BEGIN Data extract

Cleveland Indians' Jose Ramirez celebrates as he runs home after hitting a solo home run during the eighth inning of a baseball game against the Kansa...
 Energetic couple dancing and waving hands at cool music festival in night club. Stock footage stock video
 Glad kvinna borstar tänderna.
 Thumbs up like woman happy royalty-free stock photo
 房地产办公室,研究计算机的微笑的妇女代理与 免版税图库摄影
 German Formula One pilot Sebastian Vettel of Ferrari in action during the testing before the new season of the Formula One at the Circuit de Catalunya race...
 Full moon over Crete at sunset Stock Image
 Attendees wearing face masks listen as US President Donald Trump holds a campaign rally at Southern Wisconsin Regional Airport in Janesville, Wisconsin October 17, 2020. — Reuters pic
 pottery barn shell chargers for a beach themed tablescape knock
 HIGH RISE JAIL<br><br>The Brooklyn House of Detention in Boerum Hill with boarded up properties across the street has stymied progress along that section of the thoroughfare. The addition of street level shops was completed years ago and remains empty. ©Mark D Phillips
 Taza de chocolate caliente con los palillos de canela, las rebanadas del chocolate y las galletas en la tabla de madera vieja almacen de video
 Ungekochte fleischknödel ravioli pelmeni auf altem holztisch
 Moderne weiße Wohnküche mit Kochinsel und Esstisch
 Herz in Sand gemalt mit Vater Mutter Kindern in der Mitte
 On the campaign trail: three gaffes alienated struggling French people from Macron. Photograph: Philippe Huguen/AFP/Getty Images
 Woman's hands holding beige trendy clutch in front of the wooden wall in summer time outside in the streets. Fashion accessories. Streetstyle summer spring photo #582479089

END Data extract

*Task brief*
Every line from the data above that contains "video" must appear in the answer.

*Reply to the exercise*
 Energetic couple dancing and waving hands at cool music festival in night club. Stock footage stock video
 Taza de chocolate caliente con los palillos de canela, las rebanadas del chocolate y las galletas en la tabla de madera vieja almacen de video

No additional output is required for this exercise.